--- Texto extraído ---
Diário. Arrodeador
24/07/2019
O canteiro vertical está se quebrando todo, a parte dos barbantes.
Combinei com Jorge que amanhã ele arruma.
O sol bem quente e arrasador. Fica queimando a tudo e a todos.
Marchando para o Arrodeador vejo a tristeza nos olhos das árvores. Todas de orelhas baixas e cabisbaixas. É o açoite do vento seco que castiga sem piedade os lombos dos marmeleiros. Os paus brancos são mais resistentes, mas pegam a maior pancada. E assim, as folhas, outrora verdes, vão formando um tapete amarronzado no chão, fora aquelas que o vento leva.
A areia do caminho é alva chega encandeia a vista. O sol tine de quente e a fome torce as tripas.
Cada trecho da escola até o Arrodeador causa pena. Menos de um mês passava eu alegremente com o verdor escuro da ramagem e da relva.
Mais adiante o rio ainda mereja um charco d'água. Algumas piabas e caícos sobrevivem, e mal sabem que as garças e os socós os sorverão.
O serpentear do caminho me entonteia. Pode ser mesmo a fome associada ao ziguezague labiríntico.
Noutra paragem vejo uns quatro homens sentados sob um pau branco. Refúgio do calor maior, pois o vento quente açoita como labaredas. Me lembra quando fui boia fria na Bahia no ano de 86. A gente comia no meio do sol. Estão a estender palha de carnaubeiras no chão. Nesse tempo, no sertão, começa o período do carnaubal. Cultura própria do lugar.
--- Material fornecido ---
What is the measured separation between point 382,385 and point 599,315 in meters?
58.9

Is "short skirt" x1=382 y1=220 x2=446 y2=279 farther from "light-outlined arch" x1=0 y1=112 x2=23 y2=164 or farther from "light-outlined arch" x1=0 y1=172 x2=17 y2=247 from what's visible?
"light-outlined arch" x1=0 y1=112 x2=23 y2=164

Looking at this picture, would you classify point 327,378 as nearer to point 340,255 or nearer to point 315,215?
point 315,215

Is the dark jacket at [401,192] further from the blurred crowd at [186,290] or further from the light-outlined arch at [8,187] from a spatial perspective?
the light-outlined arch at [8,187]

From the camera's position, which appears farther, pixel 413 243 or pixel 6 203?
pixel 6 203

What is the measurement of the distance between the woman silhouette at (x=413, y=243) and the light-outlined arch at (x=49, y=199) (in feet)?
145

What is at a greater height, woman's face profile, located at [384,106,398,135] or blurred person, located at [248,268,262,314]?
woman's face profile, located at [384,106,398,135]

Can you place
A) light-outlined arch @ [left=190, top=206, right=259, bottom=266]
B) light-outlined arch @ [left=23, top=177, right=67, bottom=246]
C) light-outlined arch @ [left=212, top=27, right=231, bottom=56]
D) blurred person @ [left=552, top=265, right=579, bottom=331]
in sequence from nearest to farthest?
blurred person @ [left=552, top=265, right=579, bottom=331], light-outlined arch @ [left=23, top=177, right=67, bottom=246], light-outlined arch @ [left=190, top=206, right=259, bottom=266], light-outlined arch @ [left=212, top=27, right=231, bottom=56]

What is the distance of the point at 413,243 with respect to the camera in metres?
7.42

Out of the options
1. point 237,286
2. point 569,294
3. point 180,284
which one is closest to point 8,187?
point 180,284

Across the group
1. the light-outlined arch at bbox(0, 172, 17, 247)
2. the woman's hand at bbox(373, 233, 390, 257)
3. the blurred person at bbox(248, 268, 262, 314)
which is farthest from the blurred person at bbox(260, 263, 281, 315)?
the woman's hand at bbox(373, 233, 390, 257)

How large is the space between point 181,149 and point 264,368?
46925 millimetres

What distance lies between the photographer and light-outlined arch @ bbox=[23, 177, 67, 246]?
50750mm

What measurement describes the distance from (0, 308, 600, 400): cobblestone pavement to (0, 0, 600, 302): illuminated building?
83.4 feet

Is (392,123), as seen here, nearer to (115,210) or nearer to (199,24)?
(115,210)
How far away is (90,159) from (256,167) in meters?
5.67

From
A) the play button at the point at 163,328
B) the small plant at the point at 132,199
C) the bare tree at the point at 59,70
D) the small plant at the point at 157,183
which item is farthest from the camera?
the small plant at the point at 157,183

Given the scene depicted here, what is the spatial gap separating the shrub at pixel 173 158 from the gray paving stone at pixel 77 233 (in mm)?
---
◆ Tarefas
a) Enumere todos os animais citados no diário do caminho até o Arrodeador.
b) Prossiga o diário do caminho até o Arrodeador a partir do último trecho.
Os registros não têm utilidade neste exercício.

◆ Respostas por tarefa
a) piabas, caícos, garças, socós

b)
No trajeto, paro na única cancela que separa duas terras e o gado muge ferozmente. Olho e não vejo rezes, mas o mugido continua.
O chão está cinzento em toda parte. O pasto secou.
Algumas rezes rimoem à sobra dos paus brancos ou dos nins. Algumas éguas disputam a sombra e todos acham alento nas sombras ralas de julho.
50 metros antes do açude o clima ameniza. O vento sopra fresco e alivia o ardor do meu rosto vermelho pela cor natural e pela provocação solar. Beira o inferno, o calor sertanejo. Então me sinto o rico nas profundezas pedindo a Abraão que mande água pra refrescar sua língua. Infelizmente para ele não teve remédio, mas para mim o vento esfria a cada metro encurtado.
O almoço é carne de gado que minha amiga Leirivan me preparou. Seu balneário é simples, mas muito acolhedor. Enquanto o almoço sai, me espicho todo numa rede de tiras e deixo o vento passar por todas as brechas. Uma sensação aliviante para quem saiu do inferno.
Entre eu e as águas, uma rez se delicia na única grama verde que encontra. Só escuto o strurrucado da boca na grama. O que é aquela grama pra ela, é seu lombo pra mim.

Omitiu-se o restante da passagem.